PASSAGE FOR REVIEW Block Start

/home/htorquato | Bloodhound I - Ranking Web resources

/home/htorquato

Assortment of random things I work on

Bloodhound I - Ranking Web resources

Posted | Approx. 6 min read

Bloodhound Cybersecurity

$ tree .

Intro
What is Bloodhound?
Categorizing web resources
- About web resource naming
Ideation
- Understanding web resources
Structuring rules
Outro

Intro

I’ve been working on a web scanner over the last couple of weeks, and this wasn’t exactly what I had in mind when I first started working on this project.

This post is about the original problem, and how it evolved into the application that I call Bloodhound.

What is Bloodhound?

It started as a simple project, applying rules to rank and sort a list of URLs. It eventually turned into a multi-module CLI tool, with a integrated web crawler and vulnerability scanner.

Categorizing web resources

When I first investigate a website, I start with any OSINT that I can find. One of the tools that I use is a self-implementation of this waybackurls script. There is a problem with this method though: any website worth targeting will result in the output of millions of different URLs, containing multiple repetitions and dead routes.

What if there was a way to see how relevant each URL is without inspecting one by one?

About web resource naming

Throughout my time working with software I got to know a bit about how the mind of a software developer works. Two of those are:

Enterprise software tends to be developed and named in English;
Resources that relate in goal tend to be named the same or similarly.

There is a limitation on how many different ways you can name something (if you are a sane person). Take, for example, an authentication flow: how many different ways can you name a login page?

/login
/auth
/weird-system-name/authentication

Maybe something more specific to the technology you’re using:

/sso/google
/jwt:fetch

The point is that every language has a limited number of words you can use to identify something and how it relates to something else.

PASSAGE FOR REVIEW Block End

## COMPLETE THE FOLLOWING
• 1. According to the Bloodhound post, what did the project start as?
• 2. Continue the Bloodhound post from its last sentence.

INFORMATION PROVIDED Block Start

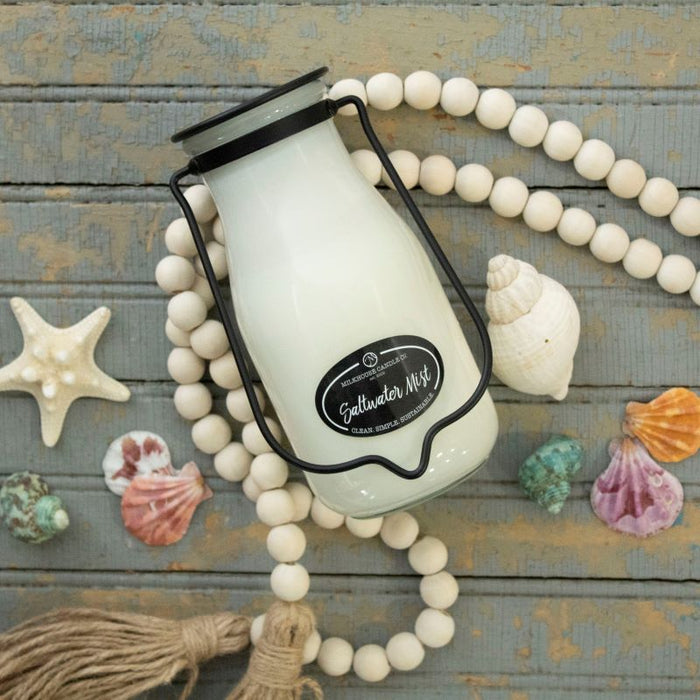 Milkbottle Candle, Large - Saltwater Mist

INFORMATION PROVIDED Block End

## EXPECTED OUTPUTS
• 1. A simple project that applied rules to rank and sort a list of URLs.

• 2.
Yes, of course, someone might be very clever and try to hide this behind a random string of characters, but even if only 10% use this pattern (a value that is definitely exaggerated), 90% would still be discoverable.

Ideation

I wanted a way to create rules that could indicate how relevant a URL might be in a bug bounty scenario. Each rule would add to the score, and at the end, the URL list would be sorted, making it so that the most relevant targets are at the top. And since I’m going through every result anyway, I can already do some extra work and remove duplicates from the list, or even URLs that represent the same resource.

But wait, how can I know which URLs represent the same resource?

Understanding web resources

This problem sounds really easy, right? If the URLs share the same path, it’s the same resource. But what about query parameters? And what about API-style URLs? Where is the input value?

To be able to group these URLs, we have to break them down and try to understand the intention behind their creation.

We modern humans are very accustomed to how a URL works, even my mother knows how to use and save them to the browser bookmarks. But at its core, the goal of a URL is communication: Me, the client (browser), want something from you, the server. And the URL is just a structured way to ask this question.

Going back to the authentication flow example:

/login -> I would like to authenticate in your website
/logout -> I would like to deauthenticate from your website
/book/search?type=cooking -> Give me all the available cooking books

If one can break down the structure of these questions, then one can start trying to ask different questions.

If, for example, /book/search?type=cooking means “give me all the available cooking books”, then /book/search?type=<search> is a way to ask for books of different types. This is obvious due to how easy it is to identify that a query parameter acts as an input, and that we humans (get out of here AI) can easily understand why something might be named the way it is.

Structuring rules

Determining whether a web resource is more interesting than another is not that hard, it basically comes down to its potential for exploitation. For example, the 2021 OWASP Top 10 lists injection vulnerabilities as the third most critical risk. According to their own definition, injection occurs when “User-supplied data is not validated, filtered, or sanitized by the application”.

In simpler terms: Never trust user input. If you do, have a gun within arm’s reach.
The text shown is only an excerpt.